The general idea here is to group by passengers to figure out the route. Then, since you want the daily average, you gonna need to group by date, and then by destinations in order to calculate the daily mean.
# Define a function to get routes' relationship (origin vs destination)
def get_routes(x):
if 'transfer' not in x.type.tolist(): # if no 'transfer' type in group, leave it as 0 (we'll remove them afterwards)
return 0
x = x[x.type == 'transfer'] # select target type
date = df[df.cardNumber=='999'].Date.dt.strftime('%m/%d/%Y').unique()

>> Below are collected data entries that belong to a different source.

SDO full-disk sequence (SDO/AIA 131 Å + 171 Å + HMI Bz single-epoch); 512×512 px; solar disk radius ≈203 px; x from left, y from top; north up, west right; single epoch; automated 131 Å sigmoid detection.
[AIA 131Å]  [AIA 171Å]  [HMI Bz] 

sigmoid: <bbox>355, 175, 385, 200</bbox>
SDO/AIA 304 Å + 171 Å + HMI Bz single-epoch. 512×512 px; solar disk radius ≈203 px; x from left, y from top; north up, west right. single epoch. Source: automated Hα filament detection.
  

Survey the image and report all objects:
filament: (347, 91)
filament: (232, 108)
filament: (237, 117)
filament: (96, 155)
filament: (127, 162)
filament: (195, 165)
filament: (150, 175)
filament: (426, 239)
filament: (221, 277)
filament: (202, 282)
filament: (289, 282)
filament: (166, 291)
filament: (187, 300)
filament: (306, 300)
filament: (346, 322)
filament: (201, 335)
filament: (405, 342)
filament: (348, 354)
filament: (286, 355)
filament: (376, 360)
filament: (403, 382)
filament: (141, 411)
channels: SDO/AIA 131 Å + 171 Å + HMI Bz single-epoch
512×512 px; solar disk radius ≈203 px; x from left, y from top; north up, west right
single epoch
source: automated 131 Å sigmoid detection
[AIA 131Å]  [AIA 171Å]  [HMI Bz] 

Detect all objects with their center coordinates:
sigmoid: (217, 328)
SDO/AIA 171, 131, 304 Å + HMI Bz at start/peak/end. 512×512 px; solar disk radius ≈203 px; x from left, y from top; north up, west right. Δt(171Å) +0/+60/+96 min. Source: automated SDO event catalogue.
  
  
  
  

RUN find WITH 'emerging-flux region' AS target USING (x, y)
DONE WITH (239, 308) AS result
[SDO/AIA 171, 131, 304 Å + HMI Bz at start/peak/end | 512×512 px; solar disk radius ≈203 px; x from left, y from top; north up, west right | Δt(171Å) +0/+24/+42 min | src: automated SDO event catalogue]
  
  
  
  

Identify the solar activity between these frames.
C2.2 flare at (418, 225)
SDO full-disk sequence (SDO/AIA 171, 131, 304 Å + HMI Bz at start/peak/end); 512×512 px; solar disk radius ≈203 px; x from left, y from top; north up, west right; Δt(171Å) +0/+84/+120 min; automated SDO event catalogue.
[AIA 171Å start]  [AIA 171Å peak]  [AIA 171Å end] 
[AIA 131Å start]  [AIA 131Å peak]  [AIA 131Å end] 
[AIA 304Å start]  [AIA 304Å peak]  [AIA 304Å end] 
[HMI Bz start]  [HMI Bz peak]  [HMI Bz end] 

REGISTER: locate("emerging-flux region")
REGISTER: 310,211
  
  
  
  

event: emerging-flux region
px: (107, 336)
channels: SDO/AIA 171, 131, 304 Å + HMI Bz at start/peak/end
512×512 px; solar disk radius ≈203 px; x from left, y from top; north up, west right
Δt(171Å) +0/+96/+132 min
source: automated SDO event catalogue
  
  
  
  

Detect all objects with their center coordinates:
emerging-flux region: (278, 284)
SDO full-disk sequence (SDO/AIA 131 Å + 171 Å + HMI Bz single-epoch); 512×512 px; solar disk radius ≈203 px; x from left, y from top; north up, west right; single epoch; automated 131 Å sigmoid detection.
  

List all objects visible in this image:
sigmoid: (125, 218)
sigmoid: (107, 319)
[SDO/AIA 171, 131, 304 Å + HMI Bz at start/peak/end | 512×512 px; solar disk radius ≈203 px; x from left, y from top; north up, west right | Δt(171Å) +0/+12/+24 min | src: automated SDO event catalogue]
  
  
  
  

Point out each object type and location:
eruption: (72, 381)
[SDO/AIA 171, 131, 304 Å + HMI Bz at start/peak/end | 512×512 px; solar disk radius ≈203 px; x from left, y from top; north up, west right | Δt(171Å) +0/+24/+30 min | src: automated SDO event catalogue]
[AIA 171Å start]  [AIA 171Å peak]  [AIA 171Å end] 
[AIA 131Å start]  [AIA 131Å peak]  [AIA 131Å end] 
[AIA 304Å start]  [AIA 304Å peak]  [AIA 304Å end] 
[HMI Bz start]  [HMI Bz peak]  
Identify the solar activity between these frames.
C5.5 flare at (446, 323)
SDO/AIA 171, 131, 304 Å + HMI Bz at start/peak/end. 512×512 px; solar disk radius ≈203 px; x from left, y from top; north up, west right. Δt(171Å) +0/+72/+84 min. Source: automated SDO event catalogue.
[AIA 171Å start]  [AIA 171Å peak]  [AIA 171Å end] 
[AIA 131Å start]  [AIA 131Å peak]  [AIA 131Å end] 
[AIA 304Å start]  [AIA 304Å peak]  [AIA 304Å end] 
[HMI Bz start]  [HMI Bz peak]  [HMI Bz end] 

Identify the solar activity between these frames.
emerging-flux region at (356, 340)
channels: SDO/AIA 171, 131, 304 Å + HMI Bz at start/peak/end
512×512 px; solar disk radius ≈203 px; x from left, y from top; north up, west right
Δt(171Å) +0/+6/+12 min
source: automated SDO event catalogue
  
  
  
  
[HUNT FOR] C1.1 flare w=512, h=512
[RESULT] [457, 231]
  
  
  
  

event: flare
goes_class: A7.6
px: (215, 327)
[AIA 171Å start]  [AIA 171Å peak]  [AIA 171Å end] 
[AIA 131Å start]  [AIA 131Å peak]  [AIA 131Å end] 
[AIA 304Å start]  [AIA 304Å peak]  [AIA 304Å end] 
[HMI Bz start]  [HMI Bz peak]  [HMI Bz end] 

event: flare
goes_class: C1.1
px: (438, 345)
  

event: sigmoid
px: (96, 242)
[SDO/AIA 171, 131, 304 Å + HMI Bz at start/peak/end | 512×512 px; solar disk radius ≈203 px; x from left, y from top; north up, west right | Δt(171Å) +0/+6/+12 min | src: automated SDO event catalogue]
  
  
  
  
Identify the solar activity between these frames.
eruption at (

if date.size == 1: # if there is more than one date by passenger, you'll need to change this code
date = date[0]
else:
raise Exception("There are more than one date per passenger, please adapt your code.")
s_from = x.routeName[x.Date.idxmin()] # get route from the first date
s_to = x.routeName[x.Date.idxmax()] # get route from the last date
return date, s_from, s_to
# Define a function to get the routes' daily average
def get_daily_avg(date_group):
daily_avg = (
date_group.groupby(['From', 'To'], as_index=False) # group the day by routes
.apply(lambda route: route.shape[0] / date_group.shape[0]) # divide the total of trips of that route by the total trips of that day
)
return daily_avg
# Get route's relationship
routes_series = df.groupby('cardNumber').apply(get_routes) # retrive routes per passenger
routes_series = routes_series[routes_series!=0] # remove groups without the target type
# Create a named dataframe from the series output
routes_df = pd.DataFrame(routes_series.tolist(), columns=['Date', 'From', 'To'])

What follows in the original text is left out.